XRIJF Day 5 – Chick Corea “Trilogy” with Joey Alexander

Well alright, OK, you win, and I’ll say it. I was late to the Joey Alexander party.

Sure, I had about him before the XRIJF last year, and every jazz musician I’ve talked to has had something to say about him. I even had a chance to ask Larry Grenadier who played on Alexander’s (he writes, fighting mostly every instinct to just call him “Joey”) debut album “My Favorite Things” about the young man, and he replied, “he’s a freak.” I’ve played his album many times on Jazz 90.1. But I wasn’t there when he played live last year, so that makes me late.

It was a weird sight; two grown men in bassist Dan “Shimmy” Chmielinski and respected and prolific drummer Ulysses Owens Jr. come out with a very skinny, awkward teenager. In almost every way, he looks like every middle schooler ever. His clothes don’t quite fit, hasn’t grown into his proportions yet, his hair is somewhere between messy and straightened up. Outside of his big hands, he looks pretty normal. He sounds normal too. Addressing the crowd, he was clearly tight and sometimes hard to understand. Then he plays some hard bebop, and you realize he’s not put together like us mere mortals.

Opening his set up with John Coltrane’s “Resolution” and Wayne Shorter’s “Footprints,” Alexander and company kicked into high gear right away. Mixed meters, fast and pounding bebop lines and licks, we heard some great things from the band. Alexander’s emotional intelligence, Chmielinski’s impressive thumping on the gut strings of his bass, and Owens’ thunderous toms and tasteful cymbals.

After that, they played an original composition by Alexander, “City Lights,” which received quite and ovation when he announced it as such afterwards. Starting with a bass rubato opening, we heard grooves, licks, clearly stated melodies, and excellent solos by Alexander and Owens, who plays with the intensity and the face of Buddy Rich.

Next came another original “Sunday Walks” (or I would assume; it was difficult to hear understand him at times, and I heard “Sandy Whales” before my common sense kicked in). Alexander opened with a lush variation and orchestration of the melody, frequently using Romantic-era chords and Impressionist planing before the piece picked up into another bebop-riff driven cooker. To end it off, the guys played what I guess was “It Might As Well Be Spring” from “My Favorite Things,” in a ten minute finale. They a bow, embracing and surrounding Alexander, which was a cute sight, seeing a kid enveloped by two adults.

Alexander is a indeed a “freak.” His emotional intelligence for someone so young, and his clear knowledge and understanding of the work that came before him is amazing. Improvisation is difficult for young players (heck, most adults), but his lack of inhibition combined with his technique is eyebrow-raising and jaw dropping. But I also heard something that I didn’t hear from a recording: he’s still a kid.

As amazing and talented as he is, one thing is clear: He doesn’t sound like “Joey” yet. Hearing him play, a careful listener can pick out when he starts playing rag, or Gershwin’s wit, or the blues’ scowling, or gospel’s shouts, bebop’s driving licks, and the Great American Songbook’s lyricism. He has absorbed so much, and he understands what he’s doing, but it hasn’t come together to a synthesized, defined sound. Therefore, he is at his best when he’s playing solo, as he can weave them together and combine them in unique ways.

• Provided data:

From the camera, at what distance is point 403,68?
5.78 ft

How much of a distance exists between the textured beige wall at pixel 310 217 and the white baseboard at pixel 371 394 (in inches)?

• Challenges:
1. In the concert review, what original composition by Alexander did the band play right after "Footprints"?
2. Write out the passage of the concert review that begins at the words "Next came another" and stops after "by two adults.".
Rely only on the concert review, not on the listing.

• Solved problems:
1. "City Lights."

2.
Next came another original “Sunday Walks” (or I would assume; it was difficult to hear understand him at times, and I heard “Sandy Whales” before my common sense kicked in). Alexander opened with a lush variation and orchestration of the melody, frequently using Romantic-era chords and Impressionist planing before the piece picked up into another bebop-riff driven cooker. To end it off, the guys played what I guess was “It Might As Well Be Spring” from “My Favorite Things,” in a ten minute finale. They a bow, embracing and surrounding Alexander, which was a cute sight, seeing a kid enveloped by two adults.